In McKinsey’s 2025 State of AI survey, 88% of organisations reported using AI in at least one business function — up from 78% a year earlier. For anyone weighing a one-year MBA, that number signals a real shift: AI has moved out of the technology department and into everyday business decisions. Marketing teams now use it to interpret customer data, finance teams to flag anomalies and risks, and strategy teams to synthesise research faster than before.
That shift changes what employers expect from managers. A modern MBA graduate is judged less on functional knowledge alone and more on whether they can work sensibly alongside AI and data. Encouragingly, managers do not need to become data scientists to do this. What they need is AI fluency — the judgement to know where AI adds value, how to read its output, and when human decision-making should take over.
This article looks at how AI is being applied across business functions, why that matters for one-year MBA and PGPM aspirants, and the practical skills worth building before you graduate.
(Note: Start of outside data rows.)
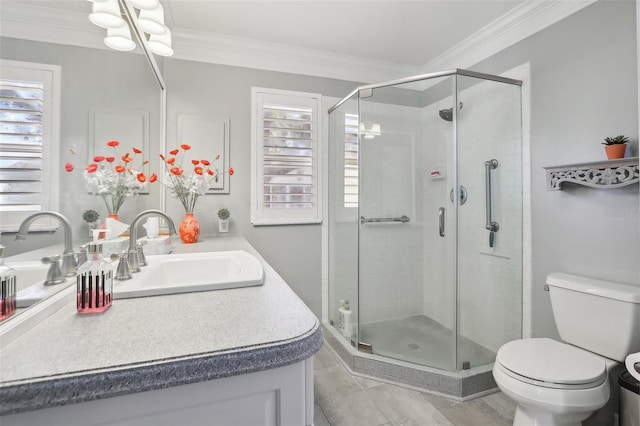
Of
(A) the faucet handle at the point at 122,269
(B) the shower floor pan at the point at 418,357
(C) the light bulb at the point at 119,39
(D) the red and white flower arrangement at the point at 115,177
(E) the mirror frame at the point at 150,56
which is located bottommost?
(B) the shower floor pan at the point at 418,357

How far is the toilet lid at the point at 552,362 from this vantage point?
1337 mm

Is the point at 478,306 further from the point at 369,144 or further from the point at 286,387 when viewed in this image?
the point at 286,387

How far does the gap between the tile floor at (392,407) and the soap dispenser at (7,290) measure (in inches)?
60.3

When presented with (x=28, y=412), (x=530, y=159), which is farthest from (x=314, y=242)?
(x=28, y=412)

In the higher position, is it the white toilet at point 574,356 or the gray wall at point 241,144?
the gray wall at point 241,144

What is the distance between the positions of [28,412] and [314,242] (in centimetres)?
232

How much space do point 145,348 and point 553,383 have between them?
1.61 m

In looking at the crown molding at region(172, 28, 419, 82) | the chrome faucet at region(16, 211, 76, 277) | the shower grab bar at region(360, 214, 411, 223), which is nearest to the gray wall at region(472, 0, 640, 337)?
the shower grab bar at region(360, 214, 411, 223)

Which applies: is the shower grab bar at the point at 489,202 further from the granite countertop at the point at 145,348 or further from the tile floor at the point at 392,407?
the granite countertop at the point at 145,348

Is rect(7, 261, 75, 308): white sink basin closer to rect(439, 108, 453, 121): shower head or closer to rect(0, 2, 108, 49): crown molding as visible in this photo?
rect(0, 2, 108, 49): crown molding

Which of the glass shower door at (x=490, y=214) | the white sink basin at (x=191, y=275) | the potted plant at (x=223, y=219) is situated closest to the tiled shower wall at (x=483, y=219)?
the glass shower door at (x=490, y=214)

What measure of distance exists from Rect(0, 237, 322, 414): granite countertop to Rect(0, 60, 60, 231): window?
0.88 ft

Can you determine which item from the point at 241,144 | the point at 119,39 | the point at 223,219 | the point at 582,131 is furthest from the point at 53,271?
the point at 582,131

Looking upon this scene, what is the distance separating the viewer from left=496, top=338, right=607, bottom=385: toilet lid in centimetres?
134
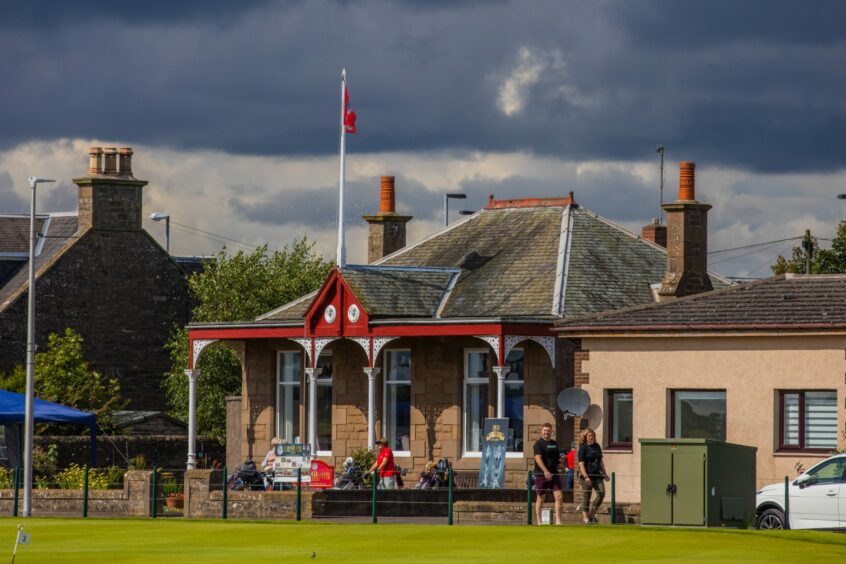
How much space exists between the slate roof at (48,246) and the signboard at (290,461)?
18739 mm

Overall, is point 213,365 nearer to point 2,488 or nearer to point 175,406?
point 175,406

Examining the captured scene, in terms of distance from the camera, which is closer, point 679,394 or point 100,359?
point 679,394

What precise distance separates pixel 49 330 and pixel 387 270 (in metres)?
15.9

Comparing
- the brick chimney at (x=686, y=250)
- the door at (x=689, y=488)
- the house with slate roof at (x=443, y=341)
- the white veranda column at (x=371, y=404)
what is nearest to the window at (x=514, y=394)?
the house with slate roof at (x=443, y=341)

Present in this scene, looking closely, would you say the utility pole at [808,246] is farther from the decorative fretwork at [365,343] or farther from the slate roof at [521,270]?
the decorative fretwork at [365,343]

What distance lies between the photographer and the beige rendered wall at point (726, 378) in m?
36.3

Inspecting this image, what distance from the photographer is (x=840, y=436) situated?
35.7 m

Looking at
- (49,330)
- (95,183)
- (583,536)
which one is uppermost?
(95,183)

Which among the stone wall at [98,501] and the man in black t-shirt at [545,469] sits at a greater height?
the man in black t-shirt at [545,469]

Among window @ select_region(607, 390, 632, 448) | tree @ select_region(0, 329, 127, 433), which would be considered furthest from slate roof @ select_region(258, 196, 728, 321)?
tree @ select_region(0, 329, 127, 433)

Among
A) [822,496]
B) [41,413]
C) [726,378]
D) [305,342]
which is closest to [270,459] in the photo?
[305,342]

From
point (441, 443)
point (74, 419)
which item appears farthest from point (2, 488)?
point (441, 443)

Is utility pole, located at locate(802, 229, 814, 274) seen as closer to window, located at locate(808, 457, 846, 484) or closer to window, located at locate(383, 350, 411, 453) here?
window, located at locate(383, 350, 411, 453)

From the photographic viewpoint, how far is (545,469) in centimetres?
3291
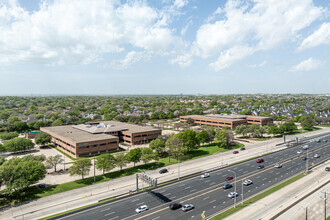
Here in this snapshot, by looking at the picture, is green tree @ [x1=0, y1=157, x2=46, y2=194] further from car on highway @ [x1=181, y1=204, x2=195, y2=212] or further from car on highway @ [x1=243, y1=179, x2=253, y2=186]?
car on highway @ [x1=243, y1=179, x2=253, y2=186]

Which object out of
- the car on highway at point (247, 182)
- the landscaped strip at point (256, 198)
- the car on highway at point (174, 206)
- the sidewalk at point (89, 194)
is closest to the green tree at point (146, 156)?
A: the sidewalk at point (89, 194)

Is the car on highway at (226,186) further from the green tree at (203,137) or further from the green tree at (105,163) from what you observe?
the green tree at (203,137)

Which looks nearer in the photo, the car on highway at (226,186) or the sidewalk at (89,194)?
the sidewalk at (89,194)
AI Is Reshaping the Manager’s Role, Not Replacing It
The clearest change is in how managers spend their time. Rather than doing routine analysis by hand, they increasingly direct AI tools to draft, summarise, forecast, and surface patterns — then apply business judgement to the results. Common uses include data analysis, market research, forecasting, content and communication, process automation, customer insights, decision support and scenario planning.
Here it helps to separate two ideas. Technical AI expertise is the ability to build and train models — the domain of data scientists and engineers. AI fluency is the ability to use AI thoughtfully within a business context. Most managers need the second, not the first.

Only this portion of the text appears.